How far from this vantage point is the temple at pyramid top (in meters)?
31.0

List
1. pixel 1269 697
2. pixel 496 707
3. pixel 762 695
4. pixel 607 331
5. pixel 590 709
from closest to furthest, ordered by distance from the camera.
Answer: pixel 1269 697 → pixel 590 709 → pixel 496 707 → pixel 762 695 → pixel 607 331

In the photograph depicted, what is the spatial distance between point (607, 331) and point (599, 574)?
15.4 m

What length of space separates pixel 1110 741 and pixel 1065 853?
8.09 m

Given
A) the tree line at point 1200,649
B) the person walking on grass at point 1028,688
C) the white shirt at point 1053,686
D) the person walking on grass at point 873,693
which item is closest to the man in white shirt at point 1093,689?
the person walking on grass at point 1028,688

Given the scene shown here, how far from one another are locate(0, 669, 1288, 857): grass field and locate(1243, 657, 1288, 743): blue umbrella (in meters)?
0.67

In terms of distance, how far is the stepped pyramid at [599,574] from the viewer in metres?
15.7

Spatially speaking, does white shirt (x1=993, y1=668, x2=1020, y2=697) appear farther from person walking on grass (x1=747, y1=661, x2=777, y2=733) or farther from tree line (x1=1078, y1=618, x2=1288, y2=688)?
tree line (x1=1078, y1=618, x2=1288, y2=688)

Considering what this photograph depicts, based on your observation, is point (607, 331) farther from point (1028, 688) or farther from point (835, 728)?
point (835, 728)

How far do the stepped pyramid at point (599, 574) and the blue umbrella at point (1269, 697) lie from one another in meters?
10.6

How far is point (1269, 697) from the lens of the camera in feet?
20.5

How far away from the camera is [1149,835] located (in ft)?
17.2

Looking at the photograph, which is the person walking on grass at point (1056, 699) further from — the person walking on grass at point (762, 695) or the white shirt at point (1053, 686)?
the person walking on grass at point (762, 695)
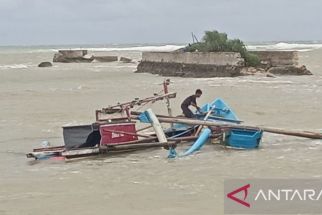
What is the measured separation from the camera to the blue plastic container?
40.5 ft

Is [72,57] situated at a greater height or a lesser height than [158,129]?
lesser

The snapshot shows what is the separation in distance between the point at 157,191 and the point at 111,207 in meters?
1.05

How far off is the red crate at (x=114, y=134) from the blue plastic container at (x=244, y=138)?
215cm

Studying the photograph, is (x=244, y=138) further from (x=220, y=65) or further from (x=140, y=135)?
(x=220, y=65)

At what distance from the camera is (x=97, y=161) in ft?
37.7

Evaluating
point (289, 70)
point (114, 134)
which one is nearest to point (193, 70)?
point (289, 70)

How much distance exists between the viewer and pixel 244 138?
487 inches

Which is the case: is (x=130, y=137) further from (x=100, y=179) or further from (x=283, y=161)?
(x=283, y=161)

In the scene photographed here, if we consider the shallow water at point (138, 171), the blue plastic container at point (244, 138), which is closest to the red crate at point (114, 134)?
the shallow water at point (138, 171)

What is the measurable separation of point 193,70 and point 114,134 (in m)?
26.4

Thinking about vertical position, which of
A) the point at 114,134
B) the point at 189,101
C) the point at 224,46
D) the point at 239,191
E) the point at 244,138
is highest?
the point at 224,46

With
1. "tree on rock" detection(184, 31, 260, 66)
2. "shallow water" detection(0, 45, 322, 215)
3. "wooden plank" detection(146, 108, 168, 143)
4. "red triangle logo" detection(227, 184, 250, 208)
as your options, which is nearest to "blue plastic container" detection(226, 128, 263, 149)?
"shallow water" detection(0, 45, 322, 215)

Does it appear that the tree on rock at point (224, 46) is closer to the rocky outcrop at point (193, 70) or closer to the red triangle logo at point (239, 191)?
the rocky outcrop at point (193, 70)

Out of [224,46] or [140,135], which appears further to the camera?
[224,46]
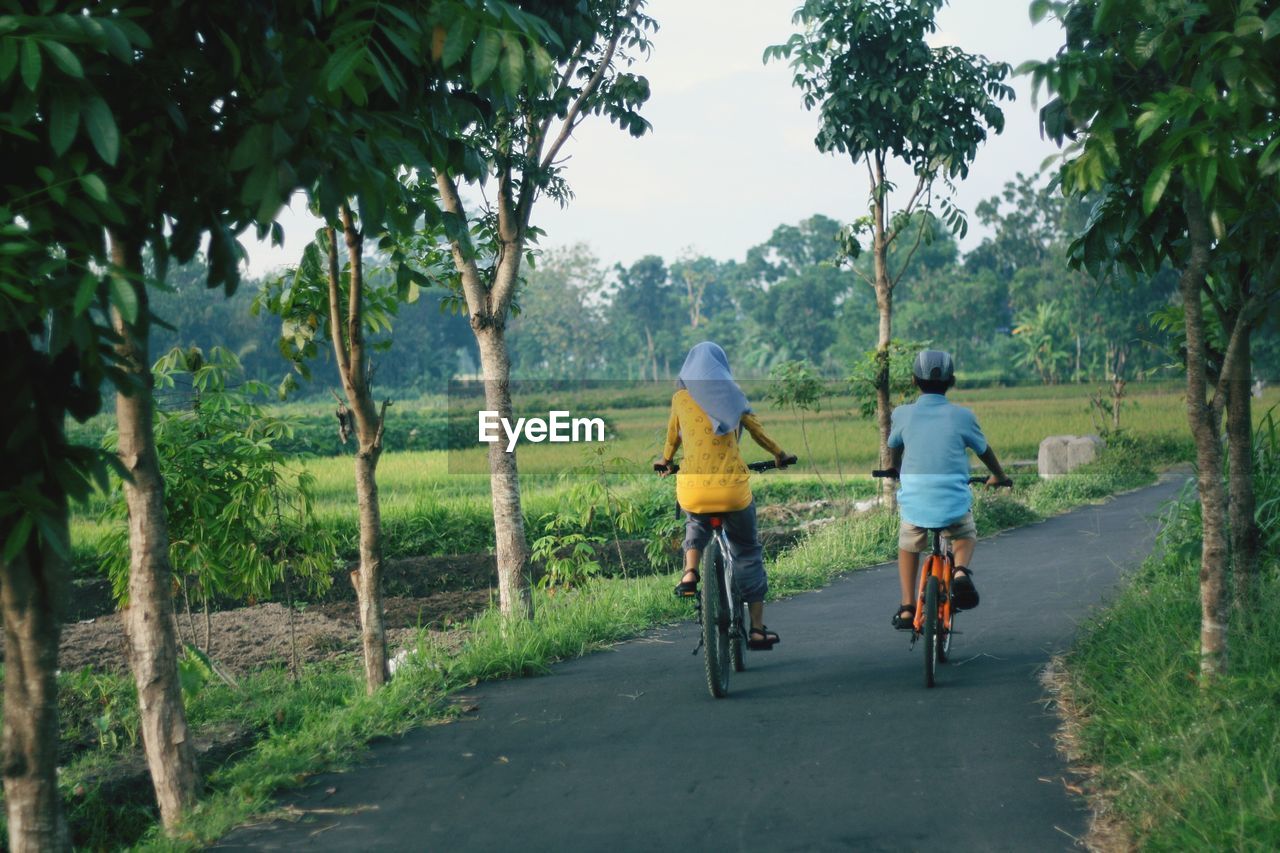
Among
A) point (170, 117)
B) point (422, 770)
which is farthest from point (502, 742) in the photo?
point (170, 117)

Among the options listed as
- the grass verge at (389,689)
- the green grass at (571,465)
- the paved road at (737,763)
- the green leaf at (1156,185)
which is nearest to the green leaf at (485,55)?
the green leaf at (1156,185)

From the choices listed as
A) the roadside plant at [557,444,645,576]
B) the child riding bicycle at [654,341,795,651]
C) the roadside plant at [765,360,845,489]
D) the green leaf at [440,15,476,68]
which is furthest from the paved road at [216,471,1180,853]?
the roadside plant at [765,360,845,489]

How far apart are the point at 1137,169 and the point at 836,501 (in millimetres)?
14270

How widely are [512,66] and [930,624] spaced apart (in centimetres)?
433

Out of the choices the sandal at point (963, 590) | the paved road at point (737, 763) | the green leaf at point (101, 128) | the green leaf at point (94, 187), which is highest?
the green leaf at point (101, 128)

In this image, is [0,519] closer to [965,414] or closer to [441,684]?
[441,684]

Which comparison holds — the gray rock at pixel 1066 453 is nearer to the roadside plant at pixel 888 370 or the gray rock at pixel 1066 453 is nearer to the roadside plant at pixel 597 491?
the roadside plant at pixel 888 370

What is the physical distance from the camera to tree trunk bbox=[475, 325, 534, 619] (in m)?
9.57

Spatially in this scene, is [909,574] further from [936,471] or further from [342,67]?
[342,67]

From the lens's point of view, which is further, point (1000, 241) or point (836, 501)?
point (1000, 241)

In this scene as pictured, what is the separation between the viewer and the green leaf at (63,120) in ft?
10.8

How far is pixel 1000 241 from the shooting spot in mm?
66938

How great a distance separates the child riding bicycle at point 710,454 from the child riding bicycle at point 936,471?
717mm

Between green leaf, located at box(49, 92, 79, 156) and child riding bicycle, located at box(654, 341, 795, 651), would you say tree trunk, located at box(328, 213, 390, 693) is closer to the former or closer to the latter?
child riding bicycle, located at box(654, 341, 795, 651)
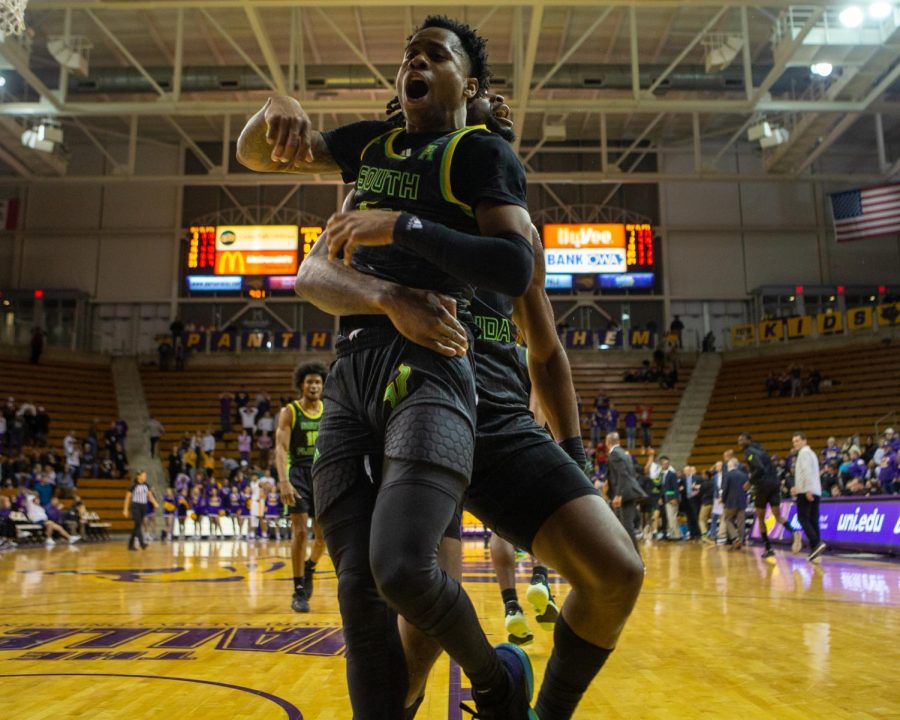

┄┄┄┄┄┄┄┄┄┄

* TASK OBJECTIVE *
Give every line of the entries above as a JSON list of strings, one string per line, with blank lines left out. Leave the pictures out of the answer.

* PROBLEM SOLUTION *
[
  "How far from this vantage point is the temple at pyramid top (in meters)?",
  "31.0",
  "List",
  "1. pixel 1269 697",
  "2. pixel 496 707",
  "3. pixel 762 695",
  "4. pixel 607 331",
  "5. pixel 590 709",
  "from closest to furthest, ordered by distance from the camera.",
  "Answer: pixel 1269 697 → pixel 590 709 → pixel 496 707 → pixel 762 695 → pixel 607 331",
  "In the photograph depicted, what is the spatial distance between point (607, 331) and point (599, 574)?",
  "15.4 m",
  "What length of space separates pixel 1110 741 and pixel 1065 853?",
  "8.09 m",
  "Given",
  "A) the tree line at point 1200,649",
  "B) the person walking on grass at point 1028,688",
  "C) the white shirt at point 1053,686",
  "D) the person walking on grass at point 873,693",
  "which item is closest to the man in white shirt at point 1093,689?",
  "the person walking on grass at point 1028,688",
  "Given the scene shown here, how far from one another are locate(0, 669, 1288, 857): grass field and locate(1243, 657, 1288, 743): blue umbrella (in meters)?",
  "0.67",
  "In terms of distance, how far is the stepped pyramid at [599,574] from the viewer in metres?",
  "15.7",
  "Spatially speaking, does white shirt (x1=993, y1=668, x2=1020, y2=697) appear farther from person walking on grass (x1=747, y1=661, x2=777, y2=733) or farther from tree line (x1=1078, y1=618, x2=1288, y2=688)?",
  "tree line (x1=1078, y1=618, x2=1288, y2=688)",
  "Considering what this photograph depicts, based on your observation, is point (607, 331) farther from point (1028, 688) or farther from point (835, 728)?",
  "point (835, 728)",
  "How far do the stepped pyramid at point (599, 574) and the blue umbrella at point (1269, 697) lie from one another in meters?",
  "10.6",
  "How far is point (1269, 697) from the lens of the camera in feet?",
  "20.5",
  "How far away from the camera is [1149,835] located (in ft)?",
  "17.2",
  "Looking at the photograph, which is the person walking on grass at point (1056, 699) further from — the person walking on grass at point (762, 695) or the white shirt at point (1053, 686)?",
  "the person walking on grass at point (762, 695)",
  "What is the measured separation from the camera to the blue plastic container?",
  "40.5 ft",
  "Is [72,57] situated at a greater height or a lesser height than [158,129]?",
  "lesser",
  "The snapshot shows what is the separation in distance between the point at 157,191 and the point at 111,207 in meters?",
  "1.05",
  "How far off is the red crate at (x=114, y=134) from the blue plastic container at (x=244, y=138)?",
  "215cm",
  "Studying the photograph, is (x=244, y=138) further from (x=220, y=65) or further from (x=140, y=135)?",
  "(x=220, y=65)",
  "At what distance from the camera is (x=97, y=161) in ft?",
  "37.7",
  "Evaluating",
  "point (289, 70)",
  "point (114, 134)",
  "which one is nearest to point (193, 70)?",
  "point (289, 70)",
  "How much distance exists between the viewer and pixel 244 138?",
  "487 inches",
  "Which is the case: is (x=130, y=137) further from (x=100, y=179) or further from (x=283, y=161)?",
  "(x=283, y=161)",
  "In the scene photographed here, if we consider the shallow water at point (138, 171), the blue plastic container at point (244, 138), which is closest to the red crate at point (114, 134)?",
  "the shallow water at point (138, 171)",
  "What is the measurable separation of point 193,70 and point 114,134 (in m)?",
  "26.4",
  "Thinking about vertical position, which of",
  "A) the point at 114,134",
  "B) the point at 189,101",
  "C) the point at 224,46",
  "D) the point at 239,191",
  "E) the point at 244,138",
  "is highest?",
  "the point at 224,46",
  "With",
  "1. \"tree on rock\" detection(184, 31, 260, 66)",
  "2. \"shallow water\" detection(0, 45, 322, 215)",
  "3. \"wooden plank\" detection(146, 108, 168, 143)",
  "4. \"red triangle logo\" detection(227, 184, 250, 208)",
  "as your options, which is nearest to \"blue plastic container\" detection(226, 128, 263, 149)?",
  "\"shallow water\" detection(0, 45, 322, 215)",
  "Does it appear that the tree on rock at point (224, 46) is closer to the rocky outcrop at point (193, 70) or closer to the red triangle logo at point (239, 191)?",
  "the rocky outcrop at point (193, 70)",
  "Out of [224,46] or [140,135], which appears further to the camera?",
  "[224,46]",
  "Among",
  "A) point (170, 117)",
  "B) point (422, 770)",
  "which is farthest from point (502, 742) in the photo?",
  "point (170, 117)",
  "Among the options listed as",
  "- the grass verge at (389,689)",
  "- the green grass at (571,465)",
  "- the paved road at (737,763)",
  "- the green leaf at (1156,185)",
  "which is nearest to the green leaf at (485,55)?",
  "the green leaf at (1156,185)",
  "From the choices listed as",
  "A) the roadside plant at [557,444,645,576]",
  "B) the child riding bicycle at [654,341,795,651]",
  "C) the roadside plant at [765,360,845,489]",
  "D) the green leaf at [440,15,476,68]",
  "which is furthest from the paved road at [216,471,1180,853]?",
  "the roadside plant at [765,360,845,489]",
  "How far apart are the point at 1137,169 and the point at 836,501 (in millimetres)?",
  "14270",
  "How widely are [512,66] and [930,624] spaced apart (in centimetres)?",
  "433",
  "Out of the choices the sandal at point (963, 590) | the paved road at point (737, 763) | the green leaf at point (101, 128) | the green leaf at point (94, 187), which is highest?",
  "the green leaf at point (101, 128)",
  "In this image, is [0,519] closer to [965,414] or closer to [441,684]?",
  "[441,684]",
  "Which comparison holds — the gray rock at pixel 1066 453 is nearer to the roadside plant at pixel 888 370 or the gray rock at pixel 1066 453 is nearer to the roadside plant at pixel 597 491?",
  "the roadside plant at pixel 888 370",
  "What is the physical distance from the camera to tree trunk bbox=[475, 325, 534, 619] (in m)?",
  "9.57",
  "Spatially in this scene, is [909,574] further from [936,471] or further from [342,67]?",
  "[342,67]",
  "From the lens's point of view, which is further, point (1000, 241) or point (836, 501)?",
  "point (1000, 241)",
  "In this scene as pictured, what is the separation between the viewer and the green leaf at (63,120) in ft?",
  "10.8",
  "How far is pixel 1000 241 from the shooting spot in mm?",
  "66938",
  "How great a distance separates the child riding bicycle at point 710,454 from the child riding bicycle at point 936,471?",
  "717mm",
  "Between green leaf, located at box(49, 92, 79, 156) and child riding bicycle, located at box(654, 341, 795, 651), would you say tree trunk, located at box(328, 213, 390, 693) is closer to the former or closer to the latter?",
  "child riding bicycle, located at box(654, 341, 795, 651)"
]